Den Angeklagten O***** und N***** fallen auch die Kosten des bisherigen Rechtsmittelverfahrens zur Last.
Text
Gründe:
Mit dem angefochtenen Urteil, das auch den rechtskräftigen Schuld- und Freispruch eines weiteren Angeklagten enthält, wurden Ifeany O***** und Kingsley N***** jeweils (zu I.1/) des Vergehens nach § 28 Abs 1 SMG aF sowie (zu I.2.) des Verbrechens des Suchtgifthandels nach § 28a Abs 1 zweiter und dritter Fall, Abs 4 Z 3 SMG schuldig erkannt.
Danach haben Ifeany O***** und Kingsley N***** am 27. Oktober 2007 in Wien
I. den bestehenden Vorschriften zuwider bzw vorschriftswidrig Suchtgift, nämlich Kokain
1. in einer großen Menge (§ 28 Abs 6 SMG aF) mit dem Vorsatz besessen, dass es in Verkehr gesetzt werde, und zwar
A. Ifeany O***** 950,66 Gramm (Reinsubstanz 463 Gramm);
B. Kingsley N***** 1.009,7 Gramm (Reinsubstanz 491 Gramm);
2. in einer das 25-fache der Grenzmenge übersteigenden Menge
A. Ifeany O***** 950,66 Gramm (Reinsubstanz 463 Gramm) aus Deutschland aus- und nach Österreich eingeführt;
B. Kingsley N***** 1.009,7 Gramm (Reinsubstanz 491 Gramm) von Amsterdam/Niederlande aus- und über Deutschland nach Österreich eingeführt.
Rechtliche Beurteilung
Dagegen richten sich die getrennt ausgeführten, inhaltlich aber im Wesentlichen gleichlautenden auf Z 5 und 10 des § 281 Abs 1 StPO gestützten Nichtigkeitsbeschwerden der Angeklagten O***** und N*****; sie verfehlen ihr Ziel.
Als unzureichend begründet (Z 5 vierter Fall) kritisieren beide Angeklagte die Feststellungen des Erstgerichts, mit denen dieses die subjektive Tatseite der Angeklagten auch in Bezug auf eine übergroße Menge (§ 28a Abs 4 Z 3 SMG) für begründet erachtete.
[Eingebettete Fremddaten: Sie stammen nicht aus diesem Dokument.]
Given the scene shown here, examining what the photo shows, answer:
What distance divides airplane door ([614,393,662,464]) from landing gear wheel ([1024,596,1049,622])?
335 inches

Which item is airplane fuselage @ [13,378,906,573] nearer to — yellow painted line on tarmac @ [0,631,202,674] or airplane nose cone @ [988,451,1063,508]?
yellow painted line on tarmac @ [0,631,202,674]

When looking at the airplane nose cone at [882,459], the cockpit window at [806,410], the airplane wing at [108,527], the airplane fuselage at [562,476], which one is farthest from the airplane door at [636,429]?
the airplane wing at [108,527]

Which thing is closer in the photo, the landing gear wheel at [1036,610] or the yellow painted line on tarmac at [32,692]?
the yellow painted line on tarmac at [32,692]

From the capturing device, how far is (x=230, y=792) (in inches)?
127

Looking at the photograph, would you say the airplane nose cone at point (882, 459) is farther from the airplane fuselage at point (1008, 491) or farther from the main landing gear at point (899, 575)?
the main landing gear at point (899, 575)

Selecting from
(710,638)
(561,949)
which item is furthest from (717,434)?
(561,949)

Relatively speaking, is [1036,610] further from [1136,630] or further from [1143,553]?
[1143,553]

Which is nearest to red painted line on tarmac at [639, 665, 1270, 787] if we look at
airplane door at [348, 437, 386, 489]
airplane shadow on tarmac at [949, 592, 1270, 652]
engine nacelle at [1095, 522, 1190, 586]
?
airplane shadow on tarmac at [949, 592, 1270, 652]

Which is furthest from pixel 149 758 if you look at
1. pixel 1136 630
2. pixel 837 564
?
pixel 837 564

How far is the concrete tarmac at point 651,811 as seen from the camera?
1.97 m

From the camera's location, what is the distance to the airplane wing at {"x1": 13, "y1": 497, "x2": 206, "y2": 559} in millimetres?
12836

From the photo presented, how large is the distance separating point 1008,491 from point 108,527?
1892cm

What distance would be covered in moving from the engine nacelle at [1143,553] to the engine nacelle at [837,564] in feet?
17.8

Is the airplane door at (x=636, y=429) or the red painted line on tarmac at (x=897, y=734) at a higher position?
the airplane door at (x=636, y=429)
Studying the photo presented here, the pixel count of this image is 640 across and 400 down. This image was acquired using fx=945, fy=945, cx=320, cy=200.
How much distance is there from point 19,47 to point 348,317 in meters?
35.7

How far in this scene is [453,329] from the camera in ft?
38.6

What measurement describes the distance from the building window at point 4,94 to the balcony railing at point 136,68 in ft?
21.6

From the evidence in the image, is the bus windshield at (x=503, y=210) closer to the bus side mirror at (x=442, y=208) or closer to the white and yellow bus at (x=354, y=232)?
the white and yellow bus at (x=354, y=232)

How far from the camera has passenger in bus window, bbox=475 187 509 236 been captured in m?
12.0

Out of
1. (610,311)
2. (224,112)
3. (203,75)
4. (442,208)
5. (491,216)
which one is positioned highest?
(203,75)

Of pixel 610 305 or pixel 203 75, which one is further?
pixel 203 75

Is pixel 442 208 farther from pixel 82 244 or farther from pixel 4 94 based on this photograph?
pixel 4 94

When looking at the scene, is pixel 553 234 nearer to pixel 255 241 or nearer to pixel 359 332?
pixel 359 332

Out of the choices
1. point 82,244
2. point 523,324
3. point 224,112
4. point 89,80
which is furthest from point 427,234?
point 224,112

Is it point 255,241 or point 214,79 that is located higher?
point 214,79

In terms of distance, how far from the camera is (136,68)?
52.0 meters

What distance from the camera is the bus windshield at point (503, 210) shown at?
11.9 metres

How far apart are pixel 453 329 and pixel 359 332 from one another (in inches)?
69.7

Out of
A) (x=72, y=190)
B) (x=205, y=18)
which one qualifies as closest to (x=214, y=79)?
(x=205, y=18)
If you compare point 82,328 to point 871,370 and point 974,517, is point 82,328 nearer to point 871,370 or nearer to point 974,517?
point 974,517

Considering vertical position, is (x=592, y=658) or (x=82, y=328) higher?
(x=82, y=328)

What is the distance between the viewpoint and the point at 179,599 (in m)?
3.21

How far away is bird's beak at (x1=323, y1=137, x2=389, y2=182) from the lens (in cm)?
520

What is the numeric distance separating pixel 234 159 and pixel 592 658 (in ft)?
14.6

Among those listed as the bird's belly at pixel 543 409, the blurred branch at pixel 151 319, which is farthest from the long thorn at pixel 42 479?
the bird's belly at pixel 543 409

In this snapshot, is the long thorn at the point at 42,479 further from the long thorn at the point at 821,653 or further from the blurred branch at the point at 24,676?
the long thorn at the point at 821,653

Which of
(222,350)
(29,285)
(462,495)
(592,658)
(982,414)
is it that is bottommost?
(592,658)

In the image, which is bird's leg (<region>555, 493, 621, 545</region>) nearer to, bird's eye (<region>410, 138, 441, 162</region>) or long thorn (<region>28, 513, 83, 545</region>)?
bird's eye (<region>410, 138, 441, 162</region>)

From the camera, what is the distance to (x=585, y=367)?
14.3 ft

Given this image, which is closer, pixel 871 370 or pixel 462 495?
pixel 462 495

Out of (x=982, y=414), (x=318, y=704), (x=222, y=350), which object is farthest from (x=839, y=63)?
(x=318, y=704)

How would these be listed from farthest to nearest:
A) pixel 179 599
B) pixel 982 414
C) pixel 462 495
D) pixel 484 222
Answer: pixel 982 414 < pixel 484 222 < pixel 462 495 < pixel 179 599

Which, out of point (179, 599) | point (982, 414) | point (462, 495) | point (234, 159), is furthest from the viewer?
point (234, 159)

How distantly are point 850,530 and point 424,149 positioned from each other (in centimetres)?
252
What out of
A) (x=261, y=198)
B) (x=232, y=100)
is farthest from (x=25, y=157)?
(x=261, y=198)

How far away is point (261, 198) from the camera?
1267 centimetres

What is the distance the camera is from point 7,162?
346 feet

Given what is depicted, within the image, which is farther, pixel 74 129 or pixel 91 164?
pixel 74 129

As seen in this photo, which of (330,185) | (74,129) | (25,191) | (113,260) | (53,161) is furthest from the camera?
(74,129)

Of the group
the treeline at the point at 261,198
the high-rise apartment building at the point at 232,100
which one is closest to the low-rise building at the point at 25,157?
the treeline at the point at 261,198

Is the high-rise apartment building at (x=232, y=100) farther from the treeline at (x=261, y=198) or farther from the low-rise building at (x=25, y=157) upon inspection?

Die Tatrichter hätten den konkreten Tatvorsatz einzig aus der Anzahl und dem Gewicht der Bodypacks (O*****) bzw der Größe der Dosen, in denen das Suchtgift transportiert wurde (N*****), abgeleitet und sich im Übrigen auf Allgemeinplätze und unstatthafte Vermutungen zu Lasten der Angeklagten beschränkt.
Damit bekämpft die Beschwerde aber - in diesem Anfechtungsrahmen unzulässigerweise - lediglich die erstgerichtliche Beweiswürdigung, ohne einen Begründungsmangel im Sinne einer fehlenden oder den Gesetzen folgerichtigen Denkens oder grundlegenden Erfahrungssätzen widersprechenden Beweiswürdigung aufzeigen zu können. Denn die Tatrichter haben den Vorsatz der Angeklagten nicht nur aus Gewicht und Umfang der geschluckten Bodypacks sowie der Größe der Dosen erschlossen, sondern die Konstatierungen auch auf das konkrete Verhalten und die (profitorientierte) Motivlage der Angeklagten gestützt und diese Erwägungen - ergänzend - in den Kontext allgemeiner Überlegungen zu grenzüberschreitenden Suchtgifttransporten gestellt. Zudem wird den Angeklagten - dem Beschwerdeinwand zuwider - nicht ein aktuelles Wissen um den hohen Reinheitsgehalt des Suchtgifts und die daraus resultierende „Übermenge" vorgeworfen, sondern dass sie den Transport in Bezug auf eine übergroße Menge Suchtgift ernstlich für möglich hielten und sich damit abfanden. Die mit der Beschwerde vorgelegte Kopie einer Anklageschrift aus einem anderen, einen internationalen Suchtgifttransport betreffenden Strafverfahren war aufgrund des im Verfahren über eine Nichtigkeitsbeschwerde geltenden Neuerungsverbots unbeachtlich, im Übrigen aber im Hinblick auf die Einzelfallbezogenheit der daraus abgeleiteten Erkenntnisse auch nicht beweisrelevant.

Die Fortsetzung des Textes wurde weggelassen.